__Prompt__: In your copy, leave out all pictures and reproduce every entry exactly.

Short descriptive text snippets:
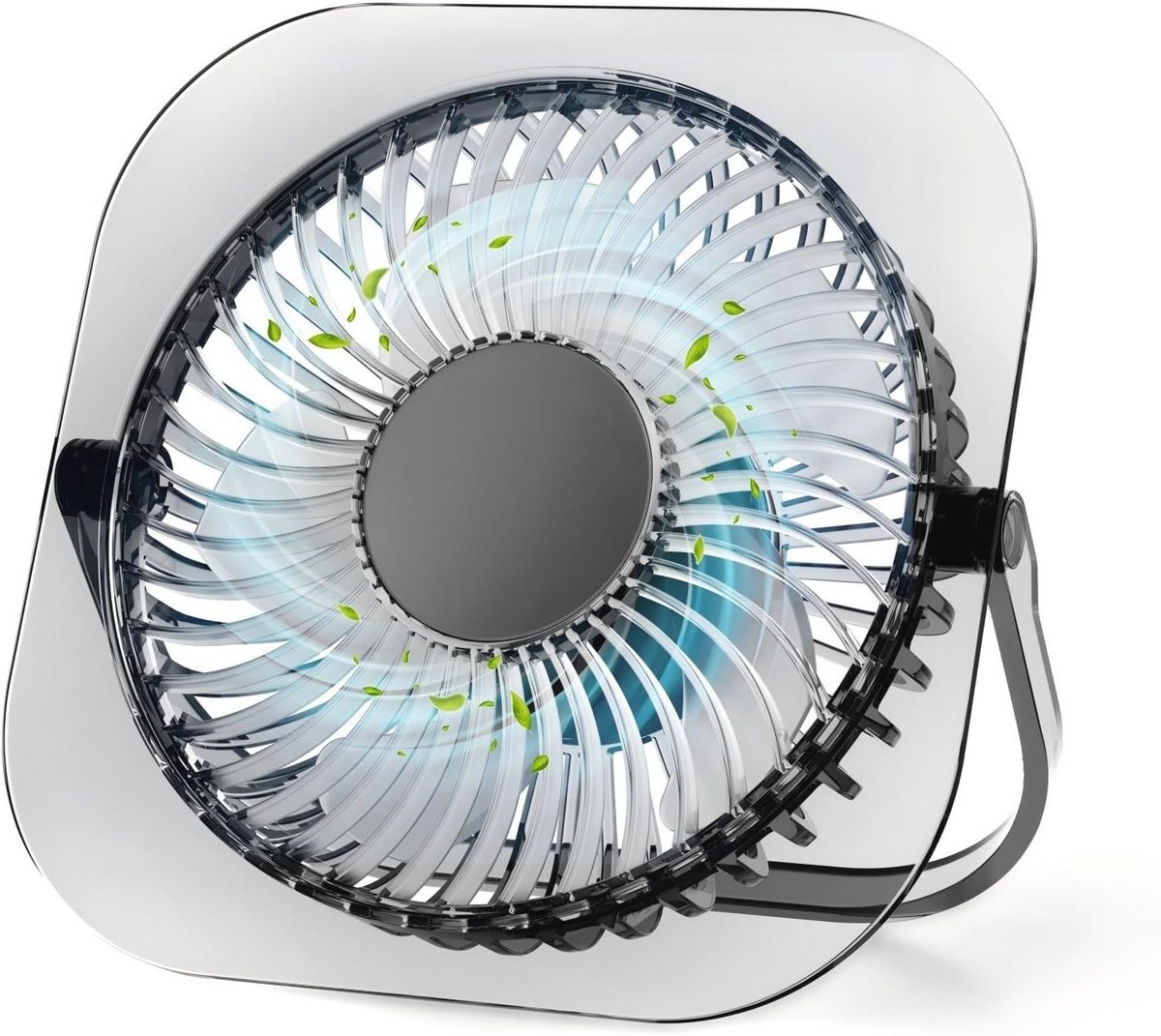 Glazen Mini Bureaubladventilator - 3 Snelheden, Lichtgewicht USB Ventilator voor Werk, Studie, Feest en Kamperen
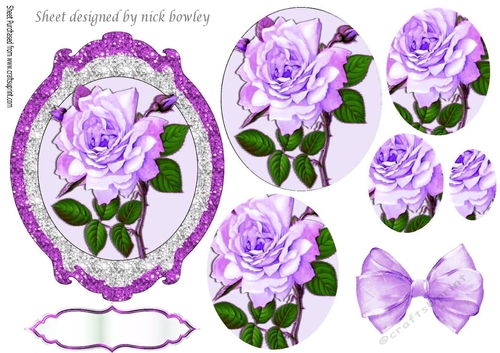 Pretty lilac rose with buds in sparkle frame with pyramids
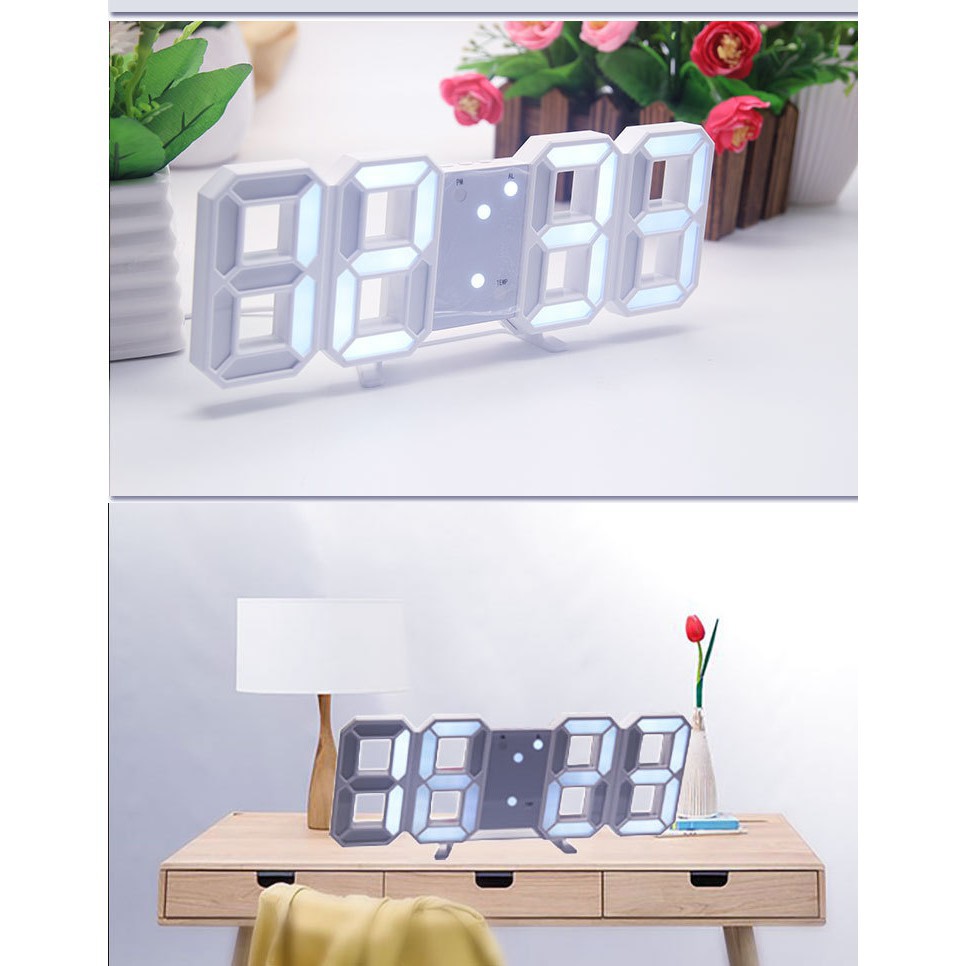 Đồng Hồ LED 3D Treo Tường - Đồng Hồ Led Để Bàn Cao Cấp Trang Trí Decor Vintage Căn Phòng
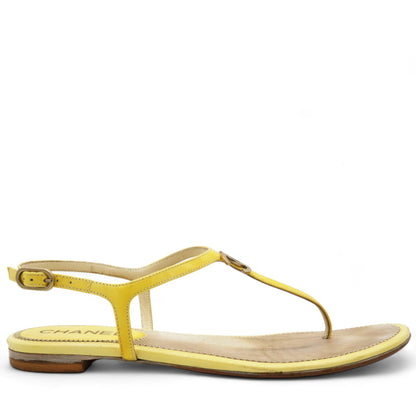 Yellow Patent Leather Dad Sandals Size 39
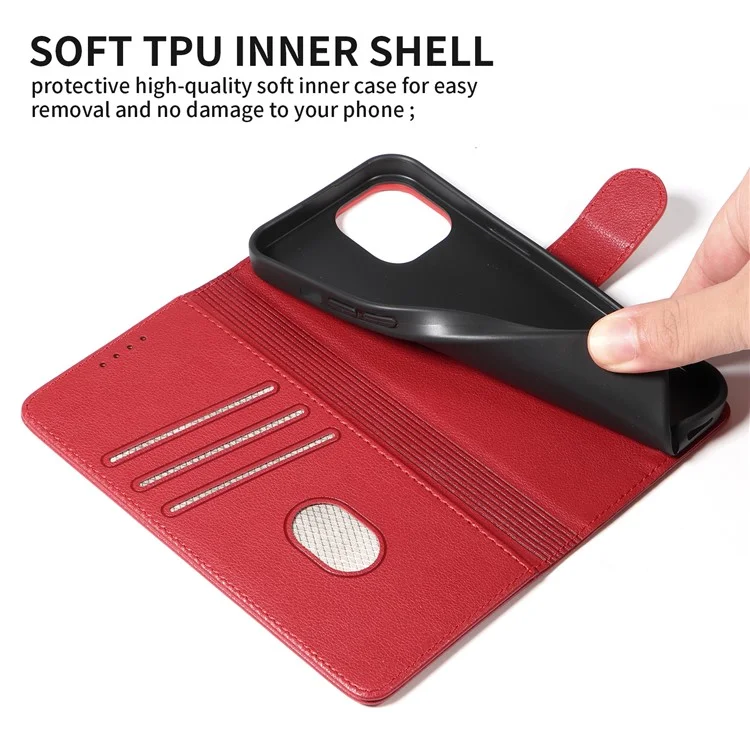 For iPhone 14 Leather Case Litchi Texture RFID Blocking Wallet Stand Phone Cover - Wine Red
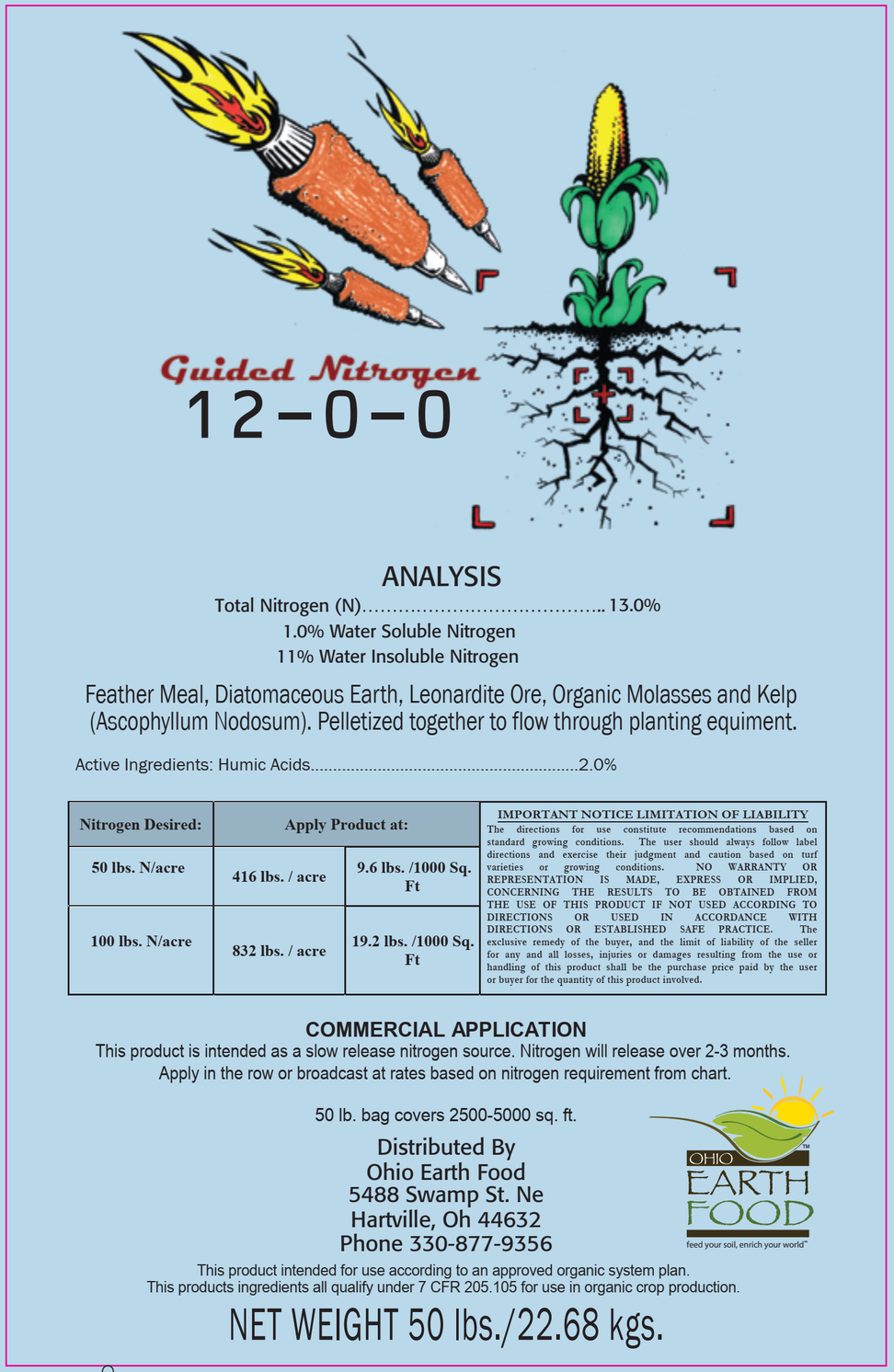 Guided Nitrogen 12-0-0 pelletized feather meal with kelp, humate and Diat. Earth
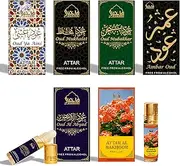 Dukhni Ma’amoul Attar Oil Set | العطار العربي | Authentic Arabic Fragrance Oils| 100% Halal Blends, Ramadan Eid Gifting | Oud Mukhalat, Oud Mubakhar, Oud Abyad, Oud Ya Aini, Attar Al Bakhoor, Ambar Oud -6ml each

__Result for this exercise__:
 Glazen Mini Bureaubladventilator - 3 Snelheden, Lichtgewicht USB Ventilator voor Werk, Studie, Feest en Kamperen
 Pretty lilac rose with buds in sparkle frame with pyramids
 Đồng Hồ LED 3D Treo Tường - Đồng Hồ Led Để Bàn Cao Cấp Trang Trí Decor Vintage Căn Phòng
 Yellow Patent Leather Dad Sandals Size 39
 For iPhone 14 Leather Case Litchi Texture RFID Blocking Wallet Stand Phone Cover - Wine Red
 Guided Nitrogen 12-0-0 pelletized feather meal with kelp, humate and Diat. Earth
 Dukhni Ma’amoul Attar Oil Set | العطار العربي | Authentic Arabic Fragrance Oils| 100% Halal Blends, Ramadan Eid Gifting | Oud Mukhalat, Oud Mubakhar, Oud Abyad, Oud Ya Aini, Attar Al Bakhoor, Ambar Oud -6ml each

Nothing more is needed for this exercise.